Altra buona notizia per gli studenti universitari: a breve il via alle domande per il bonus da 2.000 euro

Questa non è l’unica buona notizia per gli studenti universitari visto che tra pochi giorni potranno richiedere anche il Bonus Inps da 2.000 euro. Gli studenti maggiorenni iscritti all’Università potranno, a partire dal 27 Gennaio, inviare la documentazione tramite il portale Inps per richiedere il bonus università da 2.000 euro.

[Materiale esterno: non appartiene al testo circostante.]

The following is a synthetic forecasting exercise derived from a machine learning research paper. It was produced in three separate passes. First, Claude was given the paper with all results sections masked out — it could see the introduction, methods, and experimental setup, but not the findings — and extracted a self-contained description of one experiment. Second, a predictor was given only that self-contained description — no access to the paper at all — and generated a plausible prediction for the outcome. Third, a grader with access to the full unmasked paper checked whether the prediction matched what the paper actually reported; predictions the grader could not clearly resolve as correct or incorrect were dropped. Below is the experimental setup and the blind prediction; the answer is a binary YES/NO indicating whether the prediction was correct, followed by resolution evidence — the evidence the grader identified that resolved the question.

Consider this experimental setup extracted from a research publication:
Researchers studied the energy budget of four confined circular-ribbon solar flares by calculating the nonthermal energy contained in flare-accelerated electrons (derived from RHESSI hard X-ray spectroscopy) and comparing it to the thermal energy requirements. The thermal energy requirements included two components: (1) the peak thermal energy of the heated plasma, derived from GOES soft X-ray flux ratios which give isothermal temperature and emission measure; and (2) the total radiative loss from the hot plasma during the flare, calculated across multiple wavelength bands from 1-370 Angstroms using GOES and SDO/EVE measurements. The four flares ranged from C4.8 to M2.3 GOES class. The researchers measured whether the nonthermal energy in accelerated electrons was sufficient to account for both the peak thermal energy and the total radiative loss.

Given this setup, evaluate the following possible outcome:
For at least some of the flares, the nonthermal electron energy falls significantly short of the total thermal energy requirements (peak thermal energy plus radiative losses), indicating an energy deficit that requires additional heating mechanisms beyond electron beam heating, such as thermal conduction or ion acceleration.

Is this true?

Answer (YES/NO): NO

Il bonus università 2021 spetta agli studenti universitari che nell’anno 2018/19 erano iscritti all’Università, Conservatori, Istituti musicali e Accademie di Belle Arti. Il bonus verrà erogato sulla base di una graduatoria che prenderà conto della fascia di reddito ISEE del richiedente e della media ponderata dei voti ottenuti durante l’anno accademico 2018/19. Fatto ciò l’Inps stilerà poi una graduatoria finale sommando il punteggio Isee con i voti ed avviserà i vincitori.